What is Base+fog+0.1 speed of XP2 ?

Discussion in 'Black and White' started by chat_ming_woo, Jun 17, 2004.

  1. Hi,

    May I know what is the "true speed" of XP2 defined by Adams such
    that at N-4 exposure, the film has a density
    of "film base + fog + 0.1" ?
    Have you done an experiment for this ? Thanks in advance.
  2. Others may disagree but I've long contended that the Zone System, as such, does not apply to color films, negative or slides.

    Strictly speaking, the Zone System is equal parts exposure and development. Color films are fairly resistant to being influenced by development. I suspect that C41 process chromogenic monochrome negative films are the most resistant.

    I don't see how "N-4" could be achieved with XP2 Super. It's already a low to moderate contrast film. Instead, it would make more sense to regard the film as being at its minimum contrast as-is and work up from there with filters - yellow, orange, green, red, etc. - as suitable for the conditions.
  3. I believe you can measure the foot speed of a chromogenic
    negative film using sensitometry just as effectively as you can
    measure Silver based B&W films. This has nothing to do with
    development . It is often stated that the real film speed of
    professional C41 films is lower than the box speed whish is why
    pany rate Portra 160nc at EI:100 and NPH (older version ) at
    EI: 250. I would not be surprised if the real foot speed of XP2
    was a little lower than what it says on the box but I have never
    bothered testing it. It is only really relevant doing these tests
    based around your own equipment, not using someone elses
  4. "It is only really relevant doing these tests based around your own equipment, not using someone elses figures."

    True. If Photographers ever had to a apply for research grants as real scientists do, they never get any money becaue of the "your mileage may vary" technical approach we accept.
  5. Hi Lex,

    I am not trying to vary the development of C41. The purpose of knowing the foot speed is that I can set up the ISO such that I can make a negative with zone I having at least some detail and texture rather than being empty at all.
  6. Shoot a series of bracketed exposures at 1/2 stop intervals. Do it in various places, different subjects, a variety of lighting situations. See which speed works best for you.
  7. My suggestion is pretty much like Al's. I'd set up a textured black object and a textured white object in even light, such as open shade (bath towels or other non-reflective material would probably be best).

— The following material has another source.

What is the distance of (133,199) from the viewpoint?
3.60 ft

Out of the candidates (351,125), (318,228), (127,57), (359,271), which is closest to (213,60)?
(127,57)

    Then I'd start exposing at ISO 50, working my way up in 1/2 stop increments as far as I cared to go - maybe to ISO 1600.

    After getting the negatives back from the lab I'd inspect them with a loupe - the negatives, not prints - to evaluate the point at which the black object's texture can no longer be seen and the point at which the white object becomes so overexposed and dense that it wouldn't print well. Somewhere between those extremes is the working range for the film.

    Or you can just take the advice of other people who've used the film enough to say with confidence that it works very well when exposed between ISO 200-400.
  8. Thanks for all your response and assistance.

    My final testing result is :
    Rate XP2 super (Not old XP2) at ISO 200. Then I can get a negative with 0.1 density at zone I.

    I used a light box and Sekonic 558 spot meter to do the measurement. And placed a 50mm MD lens on the film as close up lens such that the spot meter can focus accurately.

    And I discover that the old XP2 is very different from new XP2 super. The contrast of new XP2 super has increased a lot.